The parameters of the Genetic Algorithm must be given
  int PopSize = 100;
  int MaxAllowableGenerations = 150;
  int NbElitism = 1;
  double CrossoverRate = 0.75;
  double MutationRate = 0.02;
  double AllowedVariation_A = 0.03;
  double AllowedVariation_b = 0.03;
  double AllowedVariation_E = 0.03; 
'PopSize' is the number of chromosomes >= 100 is advised
'MaxAllowableGenerations' number of generation to be examined >= 150 is advised
'NbElitism' number of solution copied from previous generation to secure elitism, 1 is best choice
'CrossoverRate' % of crossover, 0.75 is best choice
'MutationRate' % of mutation, 0.02 is best choice
'AllowedVariation_A' % of variation for pre-exponential constant
'AllowedVariation_b' % of variation for temperature coefficient
'AllowedVariation_E' % of variation for activation energy
This last step may be run in parallel, the number of processors used should be chosen so that PopSize/n_proc is an integer
 mpirun -np n_proc main 
During the run, temporary directories are created in 'tool/analytic_schemes/Ref#nbproc' to store all information concerning one chromosome (i.e. a trajectory obtained for one set of chemical parameters), with possibility to check corresponding trajectories.
In 'analytic_schemes/PLOTS' .eps files are automatically generated to visualise these trajectories, for each chromosomes. The evolution of the best scheme fitness at each generation is also computed in the "fitnessEvolution.eps" file.
These .eps file read 'GEN#nb_POP0_FIT#value.eps', where #nb is the generation number and #value is the fitness value. Looking at the latest generation gives an idea of the quality of the parameters.
At each iteration (generation) in 'analytic_schemes/Ref', the best chemical scheme is in 'chemistry_for_restart.xml'.
In case of QSS the relations are in: 'best_mech_QSS.h'
  • The procedure to run the GA is as follow:
  1. Run for a given number of generation
  2. Check 'GEN#nb_POP0_FIT#value.eps' to evaluate the quality of the result. The evolution of the best fitness also indicates if the optimisation reached an optimum.
  3. If more generation are needed (i.e. continue the optimisation):
    1. Move the 'analytic_schemes/Ref/chemistry_for_restart.xml' into 'outputs/mechanism' and modify the name of 'mech=' in 'conditions.cpp'
    2. Decrease the 'Allowed variation' to narrow the research parameters area
    3. Relaunch
This can be repeated up to a solution that suits you.
Then, you may rerun the trajectory only, with the optimised mechanism, in order to plot all the variables, in 'conditions.cpp':


  • Computation of the trajectories is an independant stage:
 step = "ComputeTrajectories"; 

and provides the computation of the mechanism defined in 'mech =' in 'conditions.cpp' in the current configuration. This is not a part of the reduction process.

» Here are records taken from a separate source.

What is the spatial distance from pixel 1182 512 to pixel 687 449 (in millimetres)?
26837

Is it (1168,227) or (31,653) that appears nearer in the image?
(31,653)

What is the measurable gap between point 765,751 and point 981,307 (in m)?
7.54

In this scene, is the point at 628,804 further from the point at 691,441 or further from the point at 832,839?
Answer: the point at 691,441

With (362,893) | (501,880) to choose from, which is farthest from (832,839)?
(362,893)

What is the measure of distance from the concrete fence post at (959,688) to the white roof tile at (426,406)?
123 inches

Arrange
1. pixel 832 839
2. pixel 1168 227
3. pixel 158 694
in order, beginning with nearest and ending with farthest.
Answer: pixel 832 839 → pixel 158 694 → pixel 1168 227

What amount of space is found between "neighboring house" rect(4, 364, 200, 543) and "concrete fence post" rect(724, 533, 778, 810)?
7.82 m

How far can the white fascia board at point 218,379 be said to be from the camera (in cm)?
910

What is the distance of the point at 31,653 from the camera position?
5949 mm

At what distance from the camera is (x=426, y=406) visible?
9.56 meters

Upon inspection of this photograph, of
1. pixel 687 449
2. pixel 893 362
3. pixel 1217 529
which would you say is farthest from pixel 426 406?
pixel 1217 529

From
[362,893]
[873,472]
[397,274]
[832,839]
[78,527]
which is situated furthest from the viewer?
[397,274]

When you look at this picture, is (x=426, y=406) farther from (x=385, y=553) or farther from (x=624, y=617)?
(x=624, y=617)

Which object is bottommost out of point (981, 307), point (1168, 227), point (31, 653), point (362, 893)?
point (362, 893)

in 'outputs/Premixed' or 'outputs/Stochastic' the name of the file is either Premixed_.dat or Trajectory_i, i : number of the inlet for the stochastic configuration.

Common Errors

If you get on your screen this kind of error :

 Cantera Error 

or

...terminate called after throwing an instance of 'Cantera::CanteraError'  what():  
***********************************************************************
CanteraError thrown by ct2ctml_string:
Error converting input file "./" to CTML.
Python command was: 'python'
The exit code was: 1

Usually, it's due to the input_ini file : Cantera isn't able to find and read your scheme.

  • To be sure of your error, check theses points first :
  1. Check every path in condition.cpp and in your Makefile
  2. Check and spell every name of folder/files you entered in the program (condition.cpp).
  3. Don't let "mech_ref" in input_ini empty, write "mech_ref = None" instead
  4. Check the path of "trajectory_ref =", if you don't want to use it, leave it empty.